From an eyesore to nostalgic restaurant
In Hermann, Missouri, Jim and Mary Dierberg have the enormity of such a project in the rearview mirror.
They have bought many buildings in the community over the years and more than a decade ago they decided the old elevator needed attention.
“The wind off of the buildings was getting dangerous,” Jim Dierberg says of the dilapidated site. “You’d have these big sheets of tin blowing through the air…(could) be like a guillotine.”
The Dierbergs hired architect Tim Barker to work on the renovations and he remembers his first visit to the property, which had been vacant for years.
“I did the typical thing an architect does, which is poke around in an old space. And I probably shouldn’t have,” he remembers with a laugh, “and I definitely shouldn’t have done it alone.”

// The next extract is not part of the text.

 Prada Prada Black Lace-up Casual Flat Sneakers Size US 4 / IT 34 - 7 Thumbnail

Looking back, he realizes how unsafe it was. Things were crumbling around him.
“There were vermin in the basement,” he says, “I didn’t go down there.”
The Dierbergs had money to invest and historic preservation tax credits, which meant they had to maintain the original structure but were free to try something new.

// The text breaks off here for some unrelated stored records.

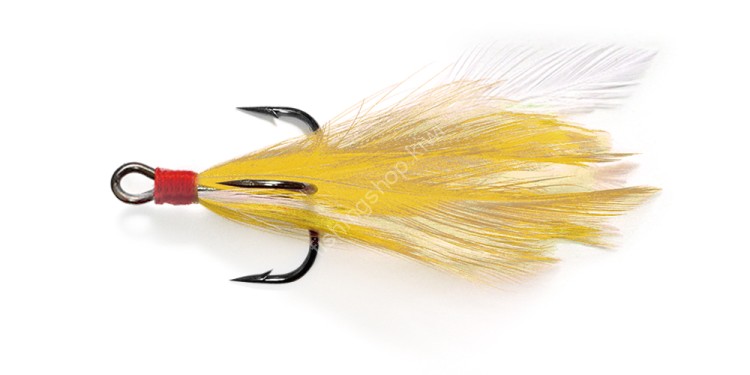 MEGABASS Slowl Feather Hook [Yellow/White] #2/0
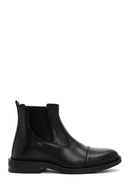 Men's Black Zippered Leather Casual Boots | Derimod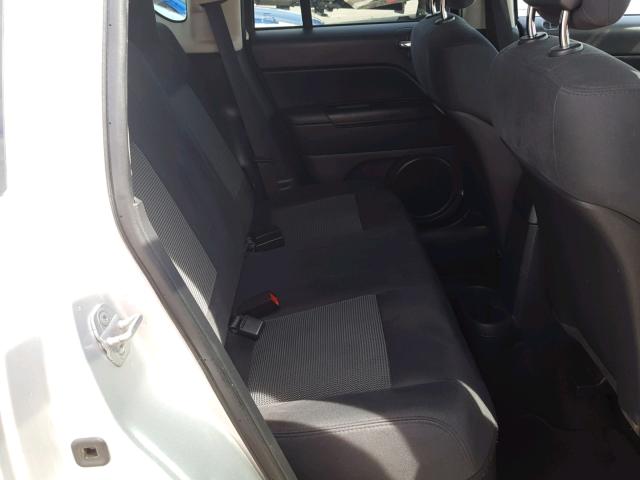 1J4NT1FB7BD190171 - 2011 JEEP COMPASS SP ვერცხლისფერი ფოტო 6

The Tin Mill Steakhouse serves diners in a setting steeped with some of the building’s recovered materials. Mary Dierberg says those include exposed wood from the million or so board feet of lumber that were stacked to construct the original tower. A grain auger has been repurposed to hold up a shelf for glassware.
“The wood wheels are down in the lower level that’s made out of stone, so we used those for decoration.”

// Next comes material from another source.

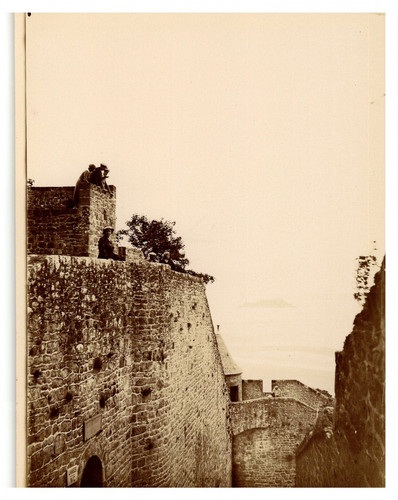 France mont michel vue - france,,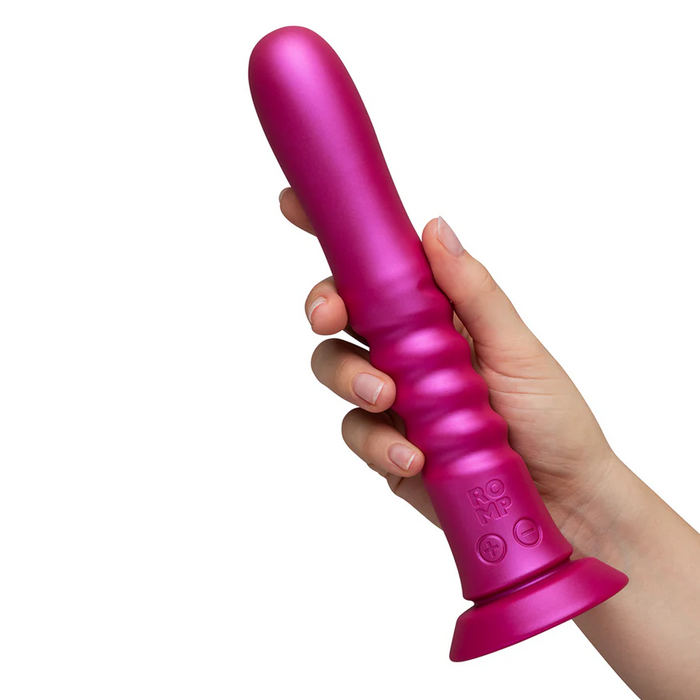 ROMP Jiggle Thrusting Vibrator with Suction Base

While the Dierbergs honored the elevator’s past with their reuse, some communities have found old elevators to be eyesores or even dangers,occasionally sparking heated debate about what to do with them.
Using their height
In other places, re-development leads to a completely different use.
“I just had a really big passion for climbing and wanted to build a climbing gym,” says Chris Schmick, who knew little about restoration, regulations or reuse in 1995 when he decided to buy the old elevator in Bloomington, Illinois.
“I was 25, so I was pretty naïve, I guess,” he says, “I didn’t really realize what was going to be involved.”
He’d almost given up on Bloomington, in fact, until on his last day of searching for a building he drove by the abandoned grain elevator.
Upper Limits Climbing Gym attracts climbers from a wide area with indoor climbing in 65-foot silos and outdoor climbing on a 110-foot one. Schmick says local residents appreciated that he cleaned up an idled property. In the early days, he’d have folks stop by who remembered when the mill was functional, some who had worked at it. He jokes that his net impact on the town’s population, though, may have been negative as the most avid climbers eventually leave for Colorado or other points west.
All of these businesses have had to modify their operations because of the COVID-19 pandemic. For Lockwood Café and the Reliable Street project, the shutdown came just as things were taking off.
“It was just starting to pick up momentum and basically function exactly the way that I had dreamed it would,” Nissen says. But she’s not letting the inconvenience dampen her spirits. She and Stewart have tried to make the best of the forced closure by working on some of the many remaining projects that are harder to advance while operating the cafe and gallery.
If there’s a silver lining to the pandemic, it could be that work they put in now allows them to more quickly open other parts of the complex.